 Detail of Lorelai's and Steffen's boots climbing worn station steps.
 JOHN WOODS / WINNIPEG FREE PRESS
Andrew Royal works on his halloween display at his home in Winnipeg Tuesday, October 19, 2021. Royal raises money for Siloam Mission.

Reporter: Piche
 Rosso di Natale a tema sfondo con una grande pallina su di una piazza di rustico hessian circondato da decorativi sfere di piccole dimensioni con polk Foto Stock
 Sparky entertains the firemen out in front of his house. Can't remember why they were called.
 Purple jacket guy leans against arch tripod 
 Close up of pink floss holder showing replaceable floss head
---
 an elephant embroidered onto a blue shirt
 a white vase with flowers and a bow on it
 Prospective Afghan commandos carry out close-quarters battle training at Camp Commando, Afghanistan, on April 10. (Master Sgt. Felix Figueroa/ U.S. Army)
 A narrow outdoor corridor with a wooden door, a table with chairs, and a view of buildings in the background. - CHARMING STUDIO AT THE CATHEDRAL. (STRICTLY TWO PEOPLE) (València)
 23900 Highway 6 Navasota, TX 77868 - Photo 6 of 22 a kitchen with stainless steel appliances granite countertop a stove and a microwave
---
Activity:
Find the line with "Detail of Lorelai's" in the entries above. Retype it and each line after it, exactly, through the line with "Close up of", and stop there.

Response to the task:
 Detail of Lorelai's and Steffen's boots climbing worn station steps.
 JOHN WOODS / WINNIPEG FREE PRESS
Andrew Royal works on his halloween display at his home in Winnipeg Tuesday, October 19, 2021. Royal raises money for Siloam Mission.

Reporter: Piche
 Rosso di Natale a tema sfondo con una grande pallina su di una piazza di rustico hessian circondato da decorativi sfere di piccole dimensioni con polk Foto Stock
 Sparky entertains the firemen out in front of his house. Can't remember why they were called.
 Purple jacket guy leans against arch tripod 
 Close up of pink floss holder showing replaceable floss head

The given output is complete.